Pianist Eubie Blake, who composed his first song in 1899 at age 16, never went to college. But he picked up his sixth honorary doctorate last night, this time at the University of Maryland.

"I don't know the words those gentlemen (the other degree recipients) used," he said with a smile. "So I'll tell you what George M. Cohan would. My mother thanks you. My father thanks you. My sister thanks you."

Blake, a bit wobbly in step at age 95, was helped off the platform and performed "charleston rag," his first composition, written in his native Baltimore, and "Memories of You."

Introducing the former, he pointed out that he wrote it in the same year Scott Joplin wrote "Maple Leaf Rag," the most popular rag composition of all time.

"This is for the musicians now," he said snappily. "I wrote this in six flats. So it's kind of hard for a popular pianist to play."

Then he tore into it, thumping the bass line and dragging the melody line. Afterward came "Memories of You," the gentle theme he wrote for the Broadway show, "Blackbirds of 1930."

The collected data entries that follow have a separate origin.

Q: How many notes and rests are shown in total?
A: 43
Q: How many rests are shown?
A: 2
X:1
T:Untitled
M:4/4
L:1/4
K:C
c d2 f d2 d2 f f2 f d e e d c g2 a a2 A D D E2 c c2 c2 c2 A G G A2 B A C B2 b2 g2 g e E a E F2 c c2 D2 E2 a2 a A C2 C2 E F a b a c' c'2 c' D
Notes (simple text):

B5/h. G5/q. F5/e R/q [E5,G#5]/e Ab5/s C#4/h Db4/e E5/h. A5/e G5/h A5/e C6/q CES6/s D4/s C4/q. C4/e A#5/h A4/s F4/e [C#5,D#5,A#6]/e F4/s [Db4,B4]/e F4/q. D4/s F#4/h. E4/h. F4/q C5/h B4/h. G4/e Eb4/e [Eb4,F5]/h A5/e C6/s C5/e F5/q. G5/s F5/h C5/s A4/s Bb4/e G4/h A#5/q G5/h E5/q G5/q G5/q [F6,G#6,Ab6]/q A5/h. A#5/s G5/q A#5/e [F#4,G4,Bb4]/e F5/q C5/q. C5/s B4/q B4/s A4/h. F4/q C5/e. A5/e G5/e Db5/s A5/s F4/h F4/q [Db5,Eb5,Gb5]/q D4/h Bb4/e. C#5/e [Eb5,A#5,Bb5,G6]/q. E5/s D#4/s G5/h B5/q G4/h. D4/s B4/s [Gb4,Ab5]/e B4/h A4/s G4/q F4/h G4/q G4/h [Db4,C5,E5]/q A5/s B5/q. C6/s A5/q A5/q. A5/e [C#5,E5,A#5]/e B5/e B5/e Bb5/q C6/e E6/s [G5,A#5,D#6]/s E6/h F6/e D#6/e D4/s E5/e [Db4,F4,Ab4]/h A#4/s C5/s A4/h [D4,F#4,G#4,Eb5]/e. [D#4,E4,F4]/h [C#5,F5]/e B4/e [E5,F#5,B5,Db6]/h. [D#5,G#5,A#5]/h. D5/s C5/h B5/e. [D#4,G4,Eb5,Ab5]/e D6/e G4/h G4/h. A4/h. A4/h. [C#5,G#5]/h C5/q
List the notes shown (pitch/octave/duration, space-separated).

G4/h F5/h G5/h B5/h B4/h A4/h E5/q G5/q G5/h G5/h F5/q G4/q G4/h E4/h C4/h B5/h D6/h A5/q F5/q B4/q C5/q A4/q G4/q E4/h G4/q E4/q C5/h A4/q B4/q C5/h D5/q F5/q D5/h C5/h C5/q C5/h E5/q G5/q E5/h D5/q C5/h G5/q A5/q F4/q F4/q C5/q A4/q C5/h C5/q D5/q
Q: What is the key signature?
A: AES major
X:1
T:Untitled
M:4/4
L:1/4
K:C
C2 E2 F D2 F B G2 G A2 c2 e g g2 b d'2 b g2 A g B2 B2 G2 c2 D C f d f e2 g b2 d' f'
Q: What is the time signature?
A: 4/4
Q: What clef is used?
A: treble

The audience, including 2,100 graduates, clapped in rhythm as h played a medium bounce tempo portion, and gave him a standing ovation at the conclusion.

At a news conference later, Blake, who is represented on Broadway currently by a revue that is drawing packed houses, said he is in good health despite smoking a pack of cigarettes a day (he started smoking at age 6). "Ain't nothing wrong with me," he said. "I'm just old."

Others receiving honorary degrees were U.S. Commissioner of Education Ernest L. Boyer, the commencement speaker, and Athelstan Spilhaus, a meteorologist and oceanographer known as the father of the Sea Grant Program.